- [Given passage]:
────────────────────────────────────────
The fear of surveillance. The people of North Korea know that they are constantly being watched for any sign of disloyalty or disobedience to the ruling regime. This is why Christians have to be so careful to keep their faith a secret in North Korea. Faith in a god other than the nation’s leaders, the Kims, is not allowed, and if a Christian is discovered, they will be arrested, tortured, and sent to a prison camp where they will probably die. 

Watching South Korean dramas. I myself remember secretly watching foreign films with my neighbour’s at their house – they had DVDs smuggled from China. It was watching these films which made me realise that life in North Korea was very different from life in other countries. 

The privileged lives of the minority elite. While most of the country struggles with poverty and undernourishment, those who live in Pyongyang live lives of luxury. The richer families like to show off their wealth by adding lace curtains to their windows. 

The Kimchi caves. Kimchi is a traditional Korean dish of preserved cabbage. Since rural North Korea doesn’t get electricity they don’t have refrigerators, they have Kimchi caves where they store Kimchi, potatoes and other things.
────────────────────────────────────────
- [Information provided]:
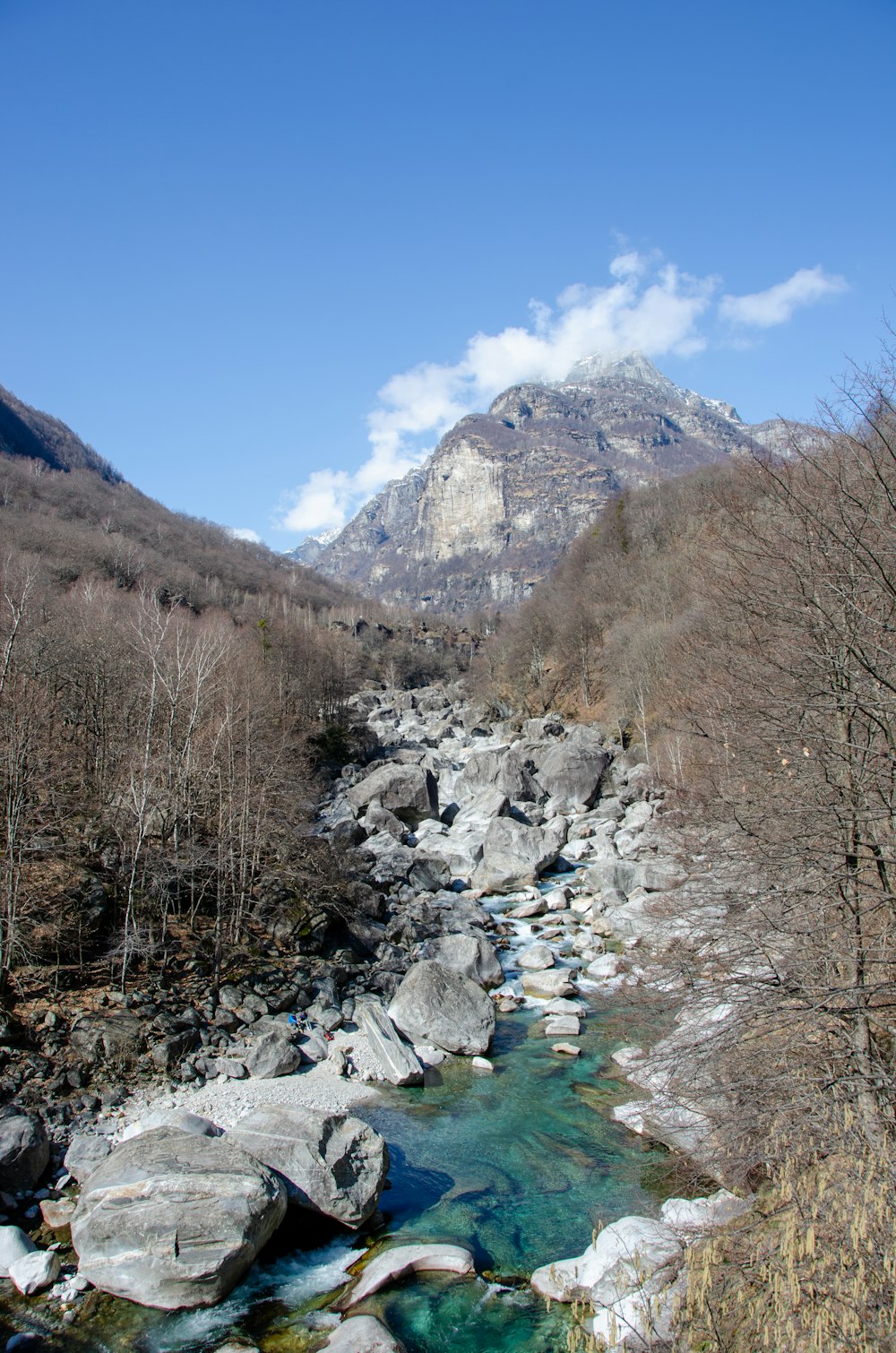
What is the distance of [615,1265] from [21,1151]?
────────────────────────────────────────
- [Tasks to perform]:
**a)** How would you render this sentence from the passage on life in North Korea in Spanish: "Kimchi is a traditional Korean dish of preserved cabbage."
**b)** In the passage on life in North Korea, what do the richer families in Pyongyang add to their windows to show off their wealth?

- [Solved problems]:
**a)** El kimchi es un plato tradicional coreano de col en conserva.

**b)** Lace curtains.